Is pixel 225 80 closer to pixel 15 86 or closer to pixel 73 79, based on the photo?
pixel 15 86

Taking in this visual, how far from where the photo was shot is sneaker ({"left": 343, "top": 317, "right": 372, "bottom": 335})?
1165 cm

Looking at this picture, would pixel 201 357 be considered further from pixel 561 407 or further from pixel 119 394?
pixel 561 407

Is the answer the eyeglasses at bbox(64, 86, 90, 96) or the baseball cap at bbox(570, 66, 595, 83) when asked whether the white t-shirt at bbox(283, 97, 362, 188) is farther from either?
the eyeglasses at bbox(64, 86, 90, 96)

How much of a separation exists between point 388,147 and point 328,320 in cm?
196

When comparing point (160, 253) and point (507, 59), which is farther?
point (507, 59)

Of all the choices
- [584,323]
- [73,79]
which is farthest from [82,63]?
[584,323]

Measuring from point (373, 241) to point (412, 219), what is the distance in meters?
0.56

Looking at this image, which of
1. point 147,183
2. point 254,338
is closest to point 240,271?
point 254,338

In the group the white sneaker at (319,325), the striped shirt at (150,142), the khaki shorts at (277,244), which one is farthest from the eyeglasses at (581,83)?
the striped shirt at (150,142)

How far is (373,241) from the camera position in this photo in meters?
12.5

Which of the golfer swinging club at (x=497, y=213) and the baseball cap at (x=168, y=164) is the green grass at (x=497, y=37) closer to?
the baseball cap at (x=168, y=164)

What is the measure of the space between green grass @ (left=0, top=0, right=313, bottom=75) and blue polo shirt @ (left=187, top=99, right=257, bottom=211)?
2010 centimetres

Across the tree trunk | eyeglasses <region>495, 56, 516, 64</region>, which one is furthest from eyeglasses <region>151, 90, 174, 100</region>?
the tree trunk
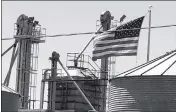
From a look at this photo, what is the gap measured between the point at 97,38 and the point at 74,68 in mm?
9490

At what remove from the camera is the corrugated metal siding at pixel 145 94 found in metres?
22.9

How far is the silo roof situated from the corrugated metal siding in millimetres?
426

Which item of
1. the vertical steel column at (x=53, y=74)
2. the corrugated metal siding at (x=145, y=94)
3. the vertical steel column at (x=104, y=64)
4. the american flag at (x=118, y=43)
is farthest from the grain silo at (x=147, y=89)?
the vertical steel column at (x=104, y=64)

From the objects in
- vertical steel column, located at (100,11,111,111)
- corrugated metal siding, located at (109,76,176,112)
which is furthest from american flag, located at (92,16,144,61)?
vertical steel column, located at (100,11,111,111)

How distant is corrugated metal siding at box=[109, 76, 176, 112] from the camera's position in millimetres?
22938

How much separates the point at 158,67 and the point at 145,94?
1.84 metres

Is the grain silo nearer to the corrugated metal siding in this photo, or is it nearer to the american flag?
the corrugated metal siding

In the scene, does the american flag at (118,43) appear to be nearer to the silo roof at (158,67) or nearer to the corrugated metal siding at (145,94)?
the silo roof at (158,67)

◆ **TASK PROMPT**:
Could you repeat the items, word for word, in the stretch from the line that contains "Taking in this" through the line that contains "2010 centimetres", including both of those lines?

◆ **WRITTEN ANSWER**:
Taking in this visual, how far from where the photo was shot is sneaker ({"left": 343, "top": 317, "right": 372, "bottom": 335})?
1165 cm

Looking at this picture, would pixel 201 357 be considered further from pixel 561 407 or further from pixel 119 394?
pixel 561 407

Is the answer the eyeglasses at bbox(64, 86, 90, 96) or the baseball cap at bbox(570, 66, 595, 83) when asked whether the white t-shirt at bbox(283, 97, 362, 188) is farther from either?
the eyeglasses at bbox(64, 86, 90, 96)

How much of a separation exists between point 388,147 and point 328,320 in cm?
196

When comparing point (160, 253) and point (507, 59), which is farther?
point (507, 59)

Of all the choices
- [584,323]
- [73,79]
which is farthest from [82,63]?
[584,323]

Measuring from point (373, 241) to point (412, 219), what is the distance in meters?
0.56

Looking at this image, which of
1. point 147,183
2. point 254,338
is closest to point 240,271?
point 254,338

In the group the white sneaker at (319,325), the striped shirt at (150,142), the khaki shorts at (277,244), which one is farthest from the eyeglasses at (581,83)?
the striped shirt at (150,142)

How far is (373,241) from the camera position in this photo in meters?
12.5

Which of the golfer swinging club at (x=497, y=213) and the baseball cap at (x=168, y=164) is the green grass at (x=497, y=37) closer to?
the baseball cap at (x=168, y=164)

What is the measure of the space between green grass @ (left=0, top=0, right=313, bottom=75) and blue polo shirt @ (left=187, top=99, right=257, bottom=211)?
2010 centimetres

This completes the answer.